Гомер помолчал, пока шли. Что-то у него на языке еще нарывало, и он все сосал свой язык, стискивал зубы, чтобы не отпускать это. Потом пробубнил:
— И знаешь еще, что? Пришлось еще пару статеек для их газетки тиснуть. Заставили. Ну там, знаешь… Про прорыв на Шиллеровской…
— Но ведь это заставили, — сказал ему Артем.
— Заставили.
* * *
Вернулись.
А там все по-новому. Дитрих с товарищем доели и сгинули.
А в Сашиной кабинке стонали. Все с ней было в порядке.
— Вот тут, — сказал Артем.
Переглянулись.
Сели ждать за дождиком, уставившись каждый в свой стакан. Гомер ерзал, кашлял. Артем слушал себя: что там? Ветер внутри выл. Крутил железные лопасти, скрипел, переделывался в силу, чтобы Артему еще немного побыть на земле. Где вы, белобрюхие небесные корабли? Куда летите по этому ветру? Глотал водку: в стакане от того, что пригубливал, расходилось розовое облако, а внутри у Артема — облако мутное, как самогон. Сон наваливался. Сколько он не спал? Сутки?
Достонали; вышел какой-то хмырь, застегиваясь. Улыбнулся, как победитель. Что с этим делать?
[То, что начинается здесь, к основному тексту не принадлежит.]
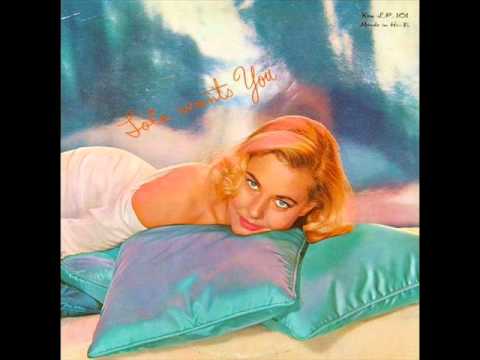 Lola Albright - I've Got a Crush on You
Гомер сорвался с места, зашаркал туда. Курицу бросил.
— Саша?!
— Гомер… Ты?..
Артем не двигался. Не его разговор. Но не слышать не мог.
— Боже… Ты тут… Зачем ты? Сашенька…
— Со мной все в порядке.
— Я… Я думал, ты умерла… Искал тебя там, на Тульской…
— Прости.
— Почему ты не сказала мне? Не нашла?
— А ты как меня нашел?
— Я… Артем. Знаешь его? Он мне показал.
— Он тут?
— Ты… Зачем этим занимаешься? Саша? Зачем ты — этой грязью?
— Разве — это — грязь?
— Тебе не надо. Нельзя этим. Давай, ты… Собирай вещи свои. И пойдем.